Bella, hermosa, no le quitaría ninguna cosa. Ella, preciosa como una rosa. Así es como la describía, para mí, ya que no me atrevía a decírselo ni a comentárselo. Por aquella época yo estaba enamorado, bueno, más bien embobado, ya que si a ella se le antojaba algo, dejaba todo y procuraba hacerla feliz.

Pero nuestro amor era complicado; desde hacía mucho habíamos sido amigos. Ella acababa de romper con su novio y me pidio consuelo, lo que nos acercó aún más. Lo que ella no sabía es que ya de más pequeños había estado enamorado y hasta aquel momento seguía sintiendo algo. Pero lo que me recarcomía durante todo ese tiempo era que no la tenía. Necesitaba estar a su lado.

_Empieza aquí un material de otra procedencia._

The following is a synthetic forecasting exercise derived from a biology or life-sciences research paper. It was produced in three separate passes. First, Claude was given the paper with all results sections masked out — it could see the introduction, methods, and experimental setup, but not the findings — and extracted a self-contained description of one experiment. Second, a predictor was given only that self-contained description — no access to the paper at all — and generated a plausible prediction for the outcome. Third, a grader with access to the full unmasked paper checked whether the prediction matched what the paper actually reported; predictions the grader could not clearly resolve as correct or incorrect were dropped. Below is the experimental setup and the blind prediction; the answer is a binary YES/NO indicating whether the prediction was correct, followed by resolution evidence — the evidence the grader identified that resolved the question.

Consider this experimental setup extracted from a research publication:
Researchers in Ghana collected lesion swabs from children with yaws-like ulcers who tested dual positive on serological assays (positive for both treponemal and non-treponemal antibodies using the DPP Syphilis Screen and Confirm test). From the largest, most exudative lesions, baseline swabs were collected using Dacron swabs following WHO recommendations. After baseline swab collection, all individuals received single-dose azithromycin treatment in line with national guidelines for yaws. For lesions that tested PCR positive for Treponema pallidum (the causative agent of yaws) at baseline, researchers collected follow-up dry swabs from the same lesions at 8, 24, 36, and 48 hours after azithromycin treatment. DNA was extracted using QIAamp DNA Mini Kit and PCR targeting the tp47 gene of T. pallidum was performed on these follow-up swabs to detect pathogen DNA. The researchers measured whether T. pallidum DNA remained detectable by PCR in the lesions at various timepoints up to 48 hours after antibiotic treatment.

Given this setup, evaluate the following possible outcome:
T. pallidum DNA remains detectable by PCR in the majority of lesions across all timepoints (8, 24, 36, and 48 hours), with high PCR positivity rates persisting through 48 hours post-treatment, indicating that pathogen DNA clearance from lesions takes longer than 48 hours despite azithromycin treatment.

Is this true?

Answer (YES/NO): YES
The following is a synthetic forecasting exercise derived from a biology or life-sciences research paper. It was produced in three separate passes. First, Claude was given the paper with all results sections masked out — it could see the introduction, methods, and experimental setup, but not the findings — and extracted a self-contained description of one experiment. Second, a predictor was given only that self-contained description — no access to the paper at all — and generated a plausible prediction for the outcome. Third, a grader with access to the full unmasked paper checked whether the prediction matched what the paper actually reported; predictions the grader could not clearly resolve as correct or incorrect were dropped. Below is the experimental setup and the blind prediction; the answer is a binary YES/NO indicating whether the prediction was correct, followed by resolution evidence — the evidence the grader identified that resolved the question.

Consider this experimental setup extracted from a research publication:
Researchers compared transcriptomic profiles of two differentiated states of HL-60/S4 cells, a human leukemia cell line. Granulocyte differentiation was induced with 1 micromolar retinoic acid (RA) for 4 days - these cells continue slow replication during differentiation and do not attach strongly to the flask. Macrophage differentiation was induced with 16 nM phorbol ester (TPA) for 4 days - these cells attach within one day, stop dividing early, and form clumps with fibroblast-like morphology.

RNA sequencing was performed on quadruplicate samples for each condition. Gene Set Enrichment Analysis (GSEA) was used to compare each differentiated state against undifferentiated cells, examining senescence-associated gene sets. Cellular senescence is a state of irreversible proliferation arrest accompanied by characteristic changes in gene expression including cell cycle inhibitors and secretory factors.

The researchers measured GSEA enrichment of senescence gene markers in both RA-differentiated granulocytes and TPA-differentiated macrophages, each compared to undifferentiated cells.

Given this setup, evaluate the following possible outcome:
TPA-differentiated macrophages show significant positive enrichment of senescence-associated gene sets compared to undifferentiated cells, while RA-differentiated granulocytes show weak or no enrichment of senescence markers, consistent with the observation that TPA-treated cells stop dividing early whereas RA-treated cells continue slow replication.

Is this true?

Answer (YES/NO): NO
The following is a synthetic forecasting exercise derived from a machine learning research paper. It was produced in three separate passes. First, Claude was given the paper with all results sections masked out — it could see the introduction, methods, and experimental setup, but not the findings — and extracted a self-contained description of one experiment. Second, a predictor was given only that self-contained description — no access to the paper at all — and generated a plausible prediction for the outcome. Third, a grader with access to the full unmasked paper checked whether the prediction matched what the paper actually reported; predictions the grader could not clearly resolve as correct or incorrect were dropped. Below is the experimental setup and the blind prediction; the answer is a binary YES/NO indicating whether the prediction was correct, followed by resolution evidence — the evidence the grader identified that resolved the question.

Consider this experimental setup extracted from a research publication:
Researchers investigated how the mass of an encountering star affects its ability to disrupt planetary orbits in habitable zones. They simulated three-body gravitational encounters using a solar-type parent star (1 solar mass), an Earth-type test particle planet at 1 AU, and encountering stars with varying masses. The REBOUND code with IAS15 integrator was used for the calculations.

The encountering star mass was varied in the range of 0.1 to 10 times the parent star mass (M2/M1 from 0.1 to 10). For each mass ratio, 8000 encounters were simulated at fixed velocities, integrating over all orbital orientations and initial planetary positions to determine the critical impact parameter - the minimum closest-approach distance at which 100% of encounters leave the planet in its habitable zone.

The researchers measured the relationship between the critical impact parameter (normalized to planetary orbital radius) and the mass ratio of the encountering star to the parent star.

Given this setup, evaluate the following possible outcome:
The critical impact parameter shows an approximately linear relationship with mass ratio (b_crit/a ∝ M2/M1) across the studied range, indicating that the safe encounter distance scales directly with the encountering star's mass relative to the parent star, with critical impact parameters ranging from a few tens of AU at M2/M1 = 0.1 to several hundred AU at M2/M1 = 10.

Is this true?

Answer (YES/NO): NO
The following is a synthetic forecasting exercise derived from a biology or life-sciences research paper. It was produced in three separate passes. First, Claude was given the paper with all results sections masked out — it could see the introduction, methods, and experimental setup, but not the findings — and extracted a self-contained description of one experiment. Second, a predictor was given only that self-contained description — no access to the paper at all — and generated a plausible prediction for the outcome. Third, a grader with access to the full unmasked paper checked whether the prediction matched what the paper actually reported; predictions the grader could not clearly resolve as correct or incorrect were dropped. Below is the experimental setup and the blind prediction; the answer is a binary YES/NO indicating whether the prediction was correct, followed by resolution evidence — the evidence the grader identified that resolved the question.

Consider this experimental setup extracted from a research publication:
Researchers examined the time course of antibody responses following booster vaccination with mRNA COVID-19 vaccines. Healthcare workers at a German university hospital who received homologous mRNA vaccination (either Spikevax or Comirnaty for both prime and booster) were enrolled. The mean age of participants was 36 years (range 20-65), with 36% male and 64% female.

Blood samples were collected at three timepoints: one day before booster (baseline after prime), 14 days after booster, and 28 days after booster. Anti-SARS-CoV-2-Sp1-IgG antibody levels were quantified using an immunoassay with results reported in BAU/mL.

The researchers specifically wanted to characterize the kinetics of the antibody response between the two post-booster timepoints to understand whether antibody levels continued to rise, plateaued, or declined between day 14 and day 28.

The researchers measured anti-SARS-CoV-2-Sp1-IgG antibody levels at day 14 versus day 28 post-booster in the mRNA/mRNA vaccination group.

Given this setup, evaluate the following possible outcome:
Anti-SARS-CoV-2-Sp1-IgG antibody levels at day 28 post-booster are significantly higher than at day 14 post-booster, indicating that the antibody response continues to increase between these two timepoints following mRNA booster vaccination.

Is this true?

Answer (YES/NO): NO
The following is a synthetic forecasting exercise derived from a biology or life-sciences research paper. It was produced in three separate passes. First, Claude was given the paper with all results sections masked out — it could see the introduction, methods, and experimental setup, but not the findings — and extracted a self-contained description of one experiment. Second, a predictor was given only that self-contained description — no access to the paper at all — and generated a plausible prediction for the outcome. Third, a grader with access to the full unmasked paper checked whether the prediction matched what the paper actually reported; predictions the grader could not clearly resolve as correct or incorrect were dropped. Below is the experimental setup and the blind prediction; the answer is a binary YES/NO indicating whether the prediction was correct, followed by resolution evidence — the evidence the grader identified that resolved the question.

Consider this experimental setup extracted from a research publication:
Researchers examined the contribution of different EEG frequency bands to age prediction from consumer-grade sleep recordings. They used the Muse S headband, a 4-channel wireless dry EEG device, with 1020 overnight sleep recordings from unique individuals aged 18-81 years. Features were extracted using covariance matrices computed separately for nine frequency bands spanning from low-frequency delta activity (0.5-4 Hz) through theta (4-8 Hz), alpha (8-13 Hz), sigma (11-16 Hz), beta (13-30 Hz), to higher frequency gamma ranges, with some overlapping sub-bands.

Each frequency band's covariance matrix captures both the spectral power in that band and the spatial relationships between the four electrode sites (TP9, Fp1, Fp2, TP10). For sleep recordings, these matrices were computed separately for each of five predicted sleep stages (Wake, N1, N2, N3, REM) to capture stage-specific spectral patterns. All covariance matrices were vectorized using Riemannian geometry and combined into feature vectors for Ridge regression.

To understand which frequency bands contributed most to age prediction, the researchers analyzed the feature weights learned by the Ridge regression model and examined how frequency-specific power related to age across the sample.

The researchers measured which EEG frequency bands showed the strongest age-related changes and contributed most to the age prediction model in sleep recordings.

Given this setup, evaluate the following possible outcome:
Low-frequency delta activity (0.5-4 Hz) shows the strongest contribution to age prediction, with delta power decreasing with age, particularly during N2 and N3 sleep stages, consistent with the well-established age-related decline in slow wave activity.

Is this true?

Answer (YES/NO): NO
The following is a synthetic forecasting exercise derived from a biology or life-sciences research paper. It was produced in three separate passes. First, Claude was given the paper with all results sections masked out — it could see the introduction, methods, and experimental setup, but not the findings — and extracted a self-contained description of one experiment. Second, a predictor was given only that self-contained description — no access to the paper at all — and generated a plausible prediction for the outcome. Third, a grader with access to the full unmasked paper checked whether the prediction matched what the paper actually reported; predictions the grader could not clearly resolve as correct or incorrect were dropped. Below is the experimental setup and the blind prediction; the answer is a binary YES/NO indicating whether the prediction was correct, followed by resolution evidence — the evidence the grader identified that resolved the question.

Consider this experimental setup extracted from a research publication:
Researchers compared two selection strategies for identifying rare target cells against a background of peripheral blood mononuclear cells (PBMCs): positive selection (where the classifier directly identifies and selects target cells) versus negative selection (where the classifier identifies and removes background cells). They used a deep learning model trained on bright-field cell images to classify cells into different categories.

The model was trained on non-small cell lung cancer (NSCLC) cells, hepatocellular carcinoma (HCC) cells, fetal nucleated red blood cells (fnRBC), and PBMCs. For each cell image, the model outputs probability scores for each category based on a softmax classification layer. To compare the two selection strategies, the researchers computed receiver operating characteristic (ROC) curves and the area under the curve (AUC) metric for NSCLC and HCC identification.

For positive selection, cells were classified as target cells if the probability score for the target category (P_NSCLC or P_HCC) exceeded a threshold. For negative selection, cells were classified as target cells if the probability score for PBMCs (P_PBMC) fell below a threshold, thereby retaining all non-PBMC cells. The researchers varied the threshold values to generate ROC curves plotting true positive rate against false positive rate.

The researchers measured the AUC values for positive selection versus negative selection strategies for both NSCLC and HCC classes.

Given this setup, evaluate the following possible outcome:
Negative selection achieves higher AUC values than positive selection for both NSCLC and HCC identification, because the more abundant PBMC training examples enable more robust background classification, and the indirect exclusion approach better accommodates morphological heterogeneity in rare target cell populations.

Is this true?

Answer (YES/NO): YES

El inconveniente era claro: si me lanzaba y me rechazaba, nuestra relación se enfriaría; pero si todo salía bien... ¡No cabría en mí de alegría! Al cabo de un rato de pensar en ello, comprendí que si salía mal podríamos arreglarlo, así que convencido de lo que haría a la mañana siguiente me eché a dormir; pero no pude ya que todo lo estaba visualizando en mi cabeza.

Tenía claro lo que tenía que hacer, que era quedar con ella, declararme y besarla. Llegó el momento de la declaración y las palabras sonaban en mi cabeza, pero no era capaz de decirlas. Al final, arranqué.

Al terminar, una ligera risa suya casi me hunde, pero lo que vi después lo recordaré toda la vida. «Estaba impaciente porque me lo dijeses, tonto», me dijo. Entonces mi corazón me dio un vuelco, no cabía en mí de la emoción y le di tal beso que lo recordaré en años.